* Source information *
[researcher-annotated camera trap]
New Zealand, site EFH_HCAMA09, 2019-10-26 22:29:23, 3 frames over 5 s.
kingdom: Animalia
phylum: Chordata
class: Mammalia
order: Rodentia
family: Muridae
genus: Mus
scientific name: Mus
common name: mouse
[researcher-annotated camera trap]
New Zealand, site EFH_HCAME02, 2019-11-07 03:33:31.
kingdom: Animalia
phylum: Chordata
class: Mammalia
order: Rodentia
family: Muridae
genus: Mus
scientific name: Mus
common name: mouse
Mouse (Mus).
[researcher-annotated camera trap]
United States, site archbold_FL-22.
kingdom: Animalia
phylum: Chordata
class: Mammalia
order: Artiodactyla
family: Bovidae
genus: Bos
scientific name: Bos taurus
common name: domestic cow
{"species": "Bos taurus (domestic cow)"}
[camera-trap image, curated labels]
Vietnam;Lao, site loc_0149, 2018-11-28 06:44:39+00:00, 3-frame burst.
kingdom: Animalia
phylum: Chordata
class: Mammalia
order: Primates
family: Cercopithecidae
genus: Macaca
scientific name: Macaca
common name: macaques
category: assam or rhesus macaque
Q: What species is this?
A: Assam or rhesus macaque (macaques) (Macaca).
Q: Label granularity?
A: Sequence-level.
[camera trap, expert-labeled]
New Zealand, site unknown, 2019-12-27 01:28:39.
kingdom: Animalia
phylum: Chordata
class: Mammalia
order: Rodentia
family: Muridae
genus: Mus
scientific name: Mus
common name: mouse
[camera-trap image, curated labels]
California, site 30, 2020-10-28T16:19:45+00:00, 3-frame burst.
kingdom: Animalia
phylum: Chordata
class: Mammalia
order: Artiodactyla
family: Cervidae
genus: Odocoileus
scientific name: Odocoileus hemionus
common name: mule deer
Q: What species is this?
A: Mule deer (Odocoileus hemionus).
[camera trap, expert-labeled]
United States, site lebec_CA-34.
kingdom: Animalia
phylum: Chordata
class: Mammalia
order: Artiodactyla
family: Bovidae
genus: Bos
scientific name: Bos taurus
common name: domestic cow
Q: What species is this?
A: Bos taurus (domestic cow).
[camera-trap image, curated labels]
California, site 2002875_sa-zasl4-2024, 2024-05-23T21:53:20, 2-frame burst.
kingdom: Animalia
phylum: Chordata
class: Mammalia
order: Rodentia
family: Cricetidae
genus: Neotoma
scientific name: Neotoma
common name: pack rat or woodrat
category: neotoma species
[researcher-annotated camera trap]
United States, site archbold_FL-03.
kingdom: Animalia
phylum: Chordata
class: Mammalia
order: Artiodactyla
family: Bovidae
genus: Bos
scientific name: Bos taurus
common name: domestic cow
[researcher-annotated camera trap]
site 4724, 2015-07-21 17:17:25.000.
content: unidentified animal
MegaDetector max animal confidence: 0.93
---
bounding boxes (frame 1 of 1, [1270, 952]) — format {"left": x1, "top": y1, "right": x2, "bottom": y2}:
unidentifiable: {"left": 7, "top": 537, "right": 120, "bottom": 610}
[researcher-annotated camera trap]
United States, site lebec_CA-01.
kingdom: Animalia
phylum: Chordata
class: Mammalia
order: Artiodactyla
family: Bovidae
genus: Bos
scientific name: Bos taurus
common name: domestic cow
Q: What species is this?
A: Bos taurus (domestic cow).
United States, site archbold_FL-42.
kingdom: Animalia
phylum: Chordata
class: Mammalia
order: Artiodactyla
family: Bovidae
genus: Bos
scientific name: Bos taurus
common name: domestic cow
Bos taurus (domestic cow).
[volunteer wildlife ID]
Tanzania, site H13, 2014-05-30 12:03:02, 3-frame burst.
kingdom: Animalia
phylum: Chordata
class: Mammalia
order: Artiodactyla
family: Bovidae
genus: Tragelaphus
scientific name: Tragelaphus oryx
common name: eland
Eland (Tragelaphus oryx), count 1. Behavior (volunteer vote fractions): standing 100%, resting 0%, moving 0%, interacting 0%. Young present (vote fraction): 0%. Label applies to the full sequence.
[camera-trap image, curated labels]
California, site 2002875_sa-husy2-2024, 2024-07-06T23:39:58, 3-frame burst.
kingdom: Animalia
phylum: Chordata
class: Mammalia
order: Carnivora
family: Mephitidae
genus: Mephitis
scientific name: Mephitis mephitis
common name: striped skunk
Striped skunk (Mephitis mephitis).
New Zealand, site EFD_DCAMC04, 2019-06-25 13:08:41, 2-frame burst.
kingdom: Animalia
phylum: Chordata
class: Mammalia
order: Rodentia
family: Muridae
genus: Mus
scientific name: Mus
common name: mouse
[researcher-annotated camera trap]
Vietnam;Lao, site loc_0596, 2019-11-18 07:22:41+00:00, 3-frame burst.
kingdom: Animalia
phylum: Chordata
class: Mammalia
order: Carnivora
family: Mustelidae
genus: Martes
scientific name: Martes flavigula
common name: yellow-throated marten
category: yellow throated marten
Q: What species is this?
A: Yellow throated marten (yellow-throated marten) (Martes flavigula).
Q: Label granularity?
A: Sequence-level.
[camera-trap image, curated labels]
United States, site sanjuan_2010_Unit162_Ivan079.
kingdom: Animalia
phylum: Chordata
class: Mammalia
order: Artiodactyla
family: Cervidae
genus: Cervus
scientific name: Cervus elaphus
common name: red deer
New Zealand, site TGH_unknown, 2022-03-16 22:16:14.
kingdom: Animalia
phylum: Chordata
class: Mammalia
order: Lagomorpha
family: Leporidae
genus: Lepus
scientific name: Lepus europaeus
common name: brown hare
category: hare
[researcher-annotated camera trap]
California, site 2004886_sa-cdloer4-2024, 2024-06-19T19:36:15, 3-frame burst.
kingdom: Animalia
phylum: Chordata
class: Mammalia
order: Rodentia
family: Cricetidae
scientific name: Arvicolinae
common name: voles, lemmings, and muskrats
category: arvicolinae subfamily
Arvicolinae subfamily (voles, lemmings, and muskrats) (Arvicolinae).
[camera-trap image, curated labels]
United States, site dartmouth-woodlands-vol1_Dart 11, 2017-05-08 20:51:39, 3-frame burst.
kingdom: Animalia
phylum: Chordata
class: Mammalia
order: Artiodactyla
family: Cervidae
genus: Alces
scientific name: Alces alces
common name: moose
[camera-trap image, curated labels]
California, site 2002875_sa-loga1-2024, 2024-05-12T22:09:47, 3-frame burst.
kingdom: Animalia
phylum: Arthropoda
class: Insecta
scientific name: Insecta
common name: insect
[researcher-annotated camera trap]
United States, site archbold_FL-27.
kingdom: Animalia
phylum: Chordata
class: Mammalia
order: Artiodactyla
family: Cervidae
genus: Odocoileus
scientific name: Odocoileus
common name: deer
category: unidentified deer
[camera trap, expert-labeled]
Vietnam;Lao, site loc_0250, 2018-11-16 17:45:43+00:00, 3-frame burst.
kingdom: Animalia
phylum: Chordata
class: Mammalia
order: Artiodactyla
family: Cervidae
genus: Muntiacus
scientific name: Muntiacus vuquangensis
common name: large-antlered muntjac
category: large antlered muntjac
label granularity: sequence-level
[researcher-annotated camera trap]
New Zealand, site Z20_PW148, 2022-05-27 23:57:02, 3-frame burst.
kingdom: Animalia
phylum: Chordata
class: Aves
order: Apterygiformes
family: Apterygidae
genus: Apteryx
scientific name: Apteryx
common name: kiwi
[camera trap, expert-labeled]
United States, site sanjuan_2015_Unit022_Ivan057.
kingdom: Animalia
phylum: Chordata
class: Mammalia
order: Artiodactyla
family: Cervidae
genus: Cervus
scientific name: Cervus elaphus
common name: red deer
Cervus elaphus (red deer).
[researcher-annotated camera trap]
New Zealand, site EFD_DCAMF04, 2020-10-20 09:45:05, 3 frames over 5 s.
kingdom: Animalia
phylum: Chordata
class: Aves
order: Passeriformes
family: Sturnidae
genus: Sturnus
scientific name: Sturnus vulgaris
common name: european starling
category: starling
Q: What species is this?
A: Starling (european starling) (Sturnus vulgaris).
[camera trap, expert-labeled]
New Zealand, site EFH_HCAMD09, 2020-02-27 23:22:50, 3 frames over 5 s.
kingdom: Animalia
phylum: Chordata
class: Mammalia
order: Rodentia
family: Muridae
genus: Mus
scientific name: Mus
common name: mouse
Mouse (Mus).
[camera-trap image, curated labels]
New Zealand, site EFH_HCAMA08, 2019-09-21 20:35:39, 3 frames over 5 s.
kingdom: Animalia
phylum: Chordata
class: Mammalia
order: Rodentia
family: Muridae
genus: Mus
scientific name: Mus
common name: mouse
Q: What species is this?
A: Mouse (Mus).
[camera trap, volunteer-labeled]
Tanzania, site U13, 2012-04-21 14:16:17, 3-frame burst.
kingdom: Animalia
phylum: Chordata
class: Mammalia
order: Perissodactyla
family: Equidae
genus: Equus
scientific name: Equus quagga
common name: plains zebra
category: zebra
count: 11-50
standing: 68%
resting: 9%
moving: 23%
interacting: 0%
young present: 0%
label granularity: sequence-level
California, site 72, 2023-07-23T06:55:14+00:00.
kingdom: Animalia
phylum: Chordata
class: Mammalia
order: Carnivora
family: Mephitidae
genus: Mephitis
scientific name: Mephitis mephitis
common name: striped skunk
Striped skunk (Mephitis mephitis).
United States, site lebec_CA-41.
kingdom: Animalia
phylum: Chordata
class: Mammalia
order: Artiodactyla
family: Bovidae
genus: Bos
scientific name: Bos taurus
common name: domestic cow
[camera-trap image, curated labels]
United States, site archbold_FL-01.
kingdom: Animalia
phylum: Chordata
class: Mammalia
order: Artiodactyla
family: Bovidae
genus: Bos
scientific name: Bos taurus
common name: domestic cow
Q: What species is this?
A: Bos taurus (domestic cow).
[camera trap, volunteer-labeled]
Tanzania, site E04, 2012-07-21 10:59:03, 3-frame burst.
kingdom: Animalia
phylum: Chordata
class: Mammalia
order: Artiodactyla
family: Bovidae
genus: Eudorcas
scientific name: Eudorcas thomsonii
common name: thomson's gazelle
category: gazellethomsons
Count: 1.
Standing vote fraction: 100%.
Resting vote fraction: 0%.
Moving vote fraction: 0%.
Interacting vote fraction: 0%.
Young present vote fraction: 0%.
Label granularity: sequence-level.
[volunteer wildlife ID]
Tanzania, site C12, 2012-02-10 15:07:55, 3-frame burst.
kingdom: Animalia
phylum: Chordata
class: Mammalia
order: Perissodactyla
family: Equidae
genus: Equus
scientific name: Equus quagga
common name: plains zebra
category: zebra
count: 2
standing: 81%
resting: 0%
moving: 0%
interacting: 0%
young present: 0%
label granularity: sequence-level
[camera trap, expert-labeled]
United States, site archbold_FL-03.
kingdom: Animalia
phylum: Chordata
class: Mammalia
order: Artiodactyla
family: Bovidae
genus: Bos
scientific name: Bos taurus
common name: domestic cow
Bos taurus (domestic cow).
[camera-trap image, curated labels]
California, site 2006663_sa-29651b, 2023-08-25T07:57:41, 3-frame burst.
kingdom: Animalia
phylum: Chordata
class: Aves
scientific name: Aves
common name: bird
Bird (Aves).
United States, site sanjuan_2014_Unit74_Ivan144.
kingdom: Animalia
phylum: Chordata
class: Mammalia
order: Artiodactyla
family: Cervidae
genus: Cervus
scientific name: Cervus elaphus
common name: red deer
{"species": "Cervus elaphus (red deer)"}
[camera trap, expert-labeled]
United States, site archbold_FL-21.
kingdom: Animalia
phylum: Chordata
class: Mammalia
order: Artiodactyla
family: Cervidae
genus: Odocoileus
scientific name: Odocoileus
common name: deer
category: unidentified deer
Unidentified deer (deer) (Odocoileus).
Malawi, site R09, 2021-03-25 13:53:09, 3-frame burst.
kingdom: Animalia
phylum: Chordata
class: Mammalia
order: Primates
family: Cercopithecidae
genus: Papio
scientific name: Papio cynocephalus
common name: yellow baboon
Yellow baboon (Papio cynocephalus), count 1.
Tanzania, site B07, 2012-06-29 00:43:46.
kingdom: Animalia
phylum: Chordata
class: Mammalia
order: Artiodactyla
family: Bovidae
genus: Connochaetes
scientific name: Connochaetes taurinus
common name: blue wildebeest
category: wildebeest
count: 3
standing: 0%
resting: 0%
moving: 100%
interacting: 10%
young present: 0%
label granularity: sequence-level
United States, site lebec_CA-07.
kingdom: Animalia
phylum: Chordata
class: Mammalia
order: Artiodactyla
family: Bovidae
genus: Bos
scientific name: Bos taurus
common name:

* Task objective *
Filter the records for lines holding the string "Vietnam". Copy each one.

* Response area *
Vietnam;Lao, site loc_0149, 2018-11-28 06:44:39+00:00, 3-frame burst.
Vietnam;Lao, site loc_0596, 2019-11-18 07:22:41+00:00, 3-frame burst.
Vietnam;Lao, site loc_0250, 2018-11-16 17:45:43+00:00, 3-frame burst.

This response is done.